License-File: LICENSE
Requires-Python: >=3.11
Requires-Dist: click>=8.1.8
Requires-Dist: numpy>=2.2.5
Requires-Dist: pandas-stubs>=2.2.3.250527
Requires-Dist: pandas>=2.2.0
Requires-Dist: pyfastx>=2.2.0
Requires-Dist: rich==13.9.2
Requires-Dist: safetensors>=0.5.3
Requires-Dist: torch>=2.5.1
Requires-Dist: transformers>=4.56.2
Requires-Dist: typer>=0.15.2
Provides-Extra: torch
Requires-Dist: torch==2.5.1; extra == 'torch'
Description-Content-Type: text/markdown

# EasyEvo2

[![Python 3.11+](https://img.shields.io/badge/python-3.11+-blue.svg?style=for-the-badge)](https://www.python.org/downloads/release/python-3110/)
[![pypi](https://img.shields.io/pypi/v/easyevo2.svg?style=for-the-badge)](https://pypi.org/project/easyevo2)
[![License: MIT](https://img.shields.io/badge/License-MIT-yellow.svg?style=for-the-badge)](https://opensource.org/licenses/MIT)

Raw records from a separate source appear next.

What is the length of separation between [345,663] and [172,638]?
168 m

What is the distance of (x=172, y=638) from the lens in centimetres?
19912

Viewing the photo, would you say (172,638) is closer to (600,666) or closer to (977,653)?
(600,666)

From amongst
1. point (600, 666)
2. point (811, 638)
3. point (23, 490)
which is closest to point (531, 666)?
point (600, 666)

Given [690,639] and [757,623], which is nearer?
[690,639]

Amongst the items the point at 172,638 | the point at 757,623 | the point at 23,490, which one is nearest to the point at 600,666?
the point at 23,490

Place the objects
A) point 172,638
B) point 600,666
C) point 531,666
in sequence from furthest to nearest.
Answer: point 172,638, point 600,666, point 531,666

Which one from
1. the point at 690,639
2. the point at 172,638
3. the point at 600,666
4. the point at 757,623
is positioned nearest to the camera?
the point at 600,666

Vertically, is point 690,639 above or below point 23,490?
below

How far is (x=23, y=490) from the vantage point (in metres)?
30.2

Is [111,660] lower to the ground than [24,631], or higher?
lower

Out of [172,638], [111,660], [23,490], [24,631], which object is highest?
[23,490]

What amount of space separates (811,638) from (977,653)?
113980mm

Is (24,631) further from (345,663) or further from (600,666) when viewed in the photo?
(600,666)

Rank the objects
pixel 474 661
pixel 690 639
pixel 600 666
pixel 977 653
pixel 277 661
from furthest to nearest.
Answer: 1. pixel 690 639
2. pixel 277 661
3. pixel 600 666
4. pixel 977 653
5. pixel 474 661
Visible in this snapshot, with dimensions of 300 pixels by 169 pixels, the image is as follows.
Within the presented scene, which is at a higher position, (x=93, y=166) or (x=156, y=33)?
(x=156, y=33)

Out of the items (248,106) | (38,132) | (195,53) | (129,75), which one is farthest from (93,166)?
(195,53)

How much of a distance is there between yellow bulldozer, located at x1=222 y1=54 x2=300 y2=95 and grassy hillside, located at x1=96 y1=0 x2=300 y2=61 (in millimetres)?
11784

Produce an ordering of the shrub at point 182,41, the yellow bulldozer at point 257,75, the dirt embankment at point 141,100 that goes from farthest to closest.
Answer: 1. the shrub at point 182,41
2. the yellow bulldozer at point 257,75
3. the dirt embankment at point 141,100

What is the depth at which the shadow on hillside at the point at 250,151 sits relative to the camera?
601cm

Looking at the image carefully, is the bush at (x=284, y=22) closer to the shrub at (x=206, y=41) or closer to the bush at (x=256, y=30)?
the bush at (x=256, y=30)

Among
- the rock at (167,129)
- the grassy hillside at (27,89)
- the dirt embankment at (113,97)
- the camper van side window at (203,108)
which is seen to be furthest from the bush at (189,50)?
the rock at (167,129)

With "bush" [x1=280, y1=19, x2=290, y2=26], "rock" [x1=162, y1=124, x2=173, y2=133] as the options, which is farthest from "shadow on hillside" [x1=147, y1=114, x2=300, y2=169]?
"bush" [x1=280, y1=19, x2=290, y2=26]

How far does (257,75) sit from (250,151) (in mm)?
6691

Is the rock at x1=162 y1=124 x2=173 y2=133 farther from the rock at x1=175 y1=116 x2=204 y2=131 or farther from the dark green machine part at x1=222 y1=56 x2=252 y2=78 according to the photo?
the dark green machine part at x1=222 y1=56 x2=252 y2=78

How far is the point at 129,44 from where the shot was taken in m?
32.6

A Python toolkit for easily using Evo2 models in bioinformatics workflows, particularly in HPC environments.

## Description

EasyEvo2 provides a simplified interface to Evo2 foundation models for sequence embedding.
It enables biologists and bioinformaticians to efficiently extract embeddings from DNA, RNA, or protein sequences without extensive deep learning expertise. It's specially designed to work well in High-Performance Computing (HPC) environments.

# Installation

```bash
# Install from PyPI
pip install easyevo2

# Or install from source
git clone https://github.com/ylab-hi/EasyEvo2.git
cd EasyEvo2
pip install .
```

## Usage

### Basic Usage

```bash
# Embed sequences from a FASTA/FASTQ file using the default model (evo2_7b)
easyevo2 embed input.fa

# Specify a different model and specific layer
easyevo2 embed input.fa --model-type evo2_40b --layer-name blocks.28.mlp.l3

# Specify a different model and multiple layers
easyevo2 embed input.fa --model-type evo2_40b --layer-name blocks.28.mlp.l3 blocks.28.mlp.l2

# Save to a specific output file
easyevo2 embed input.fa --output my_embeddings
```

The output will be a safetensor file containing the embeddings for each sequence in the input file.
We can load the embeddings using the `load_tensor` function:

```python
from easyevo2.io import load_tensor

embeddings = load_tensor("my_embeddings.mode.layer.safetensors")
print(embeddings)
# Output: {
# "seq1": torch.tensor([...]),
# "seq2": torch.tensor([...]),
# }
```

### Evo2 Memory Estimates

| Model         | GPU Memory Usage | Embedding Dimension | Batch Size |
| ------------- | ---------------- | ------------------- | ---------- |
| Evo2 1B Base  | 1.5 GB           | 2048                | 1          |
| Evo2 7B       | 15 GB            | 4096                | 1          |
| Evo2 40B Base | >80 GB\*         | --                  | 1          |
| Evo2 40B      | >80 GB\*         | --                  | 1          |

\* Estimated based on scaling from other models

**Notes:**

- Longer sequences require proportionally more memory
- H100 GPUs (80GB) can accommodate the 7B model with batch size 1 but may struggle with the 40B model

## Development

This project uses a Makefile to automate common development tasks:

```bash
# Show available commands
make help

# Run tests
make test

# Lint code
make lint

# Format code
make format

# Build package
make build
```

## License

This project is licensed under the MIT License - see the LICENSE file for details.

## Contributing

Contributions are welcome! Please feel free to submit a Pull Request.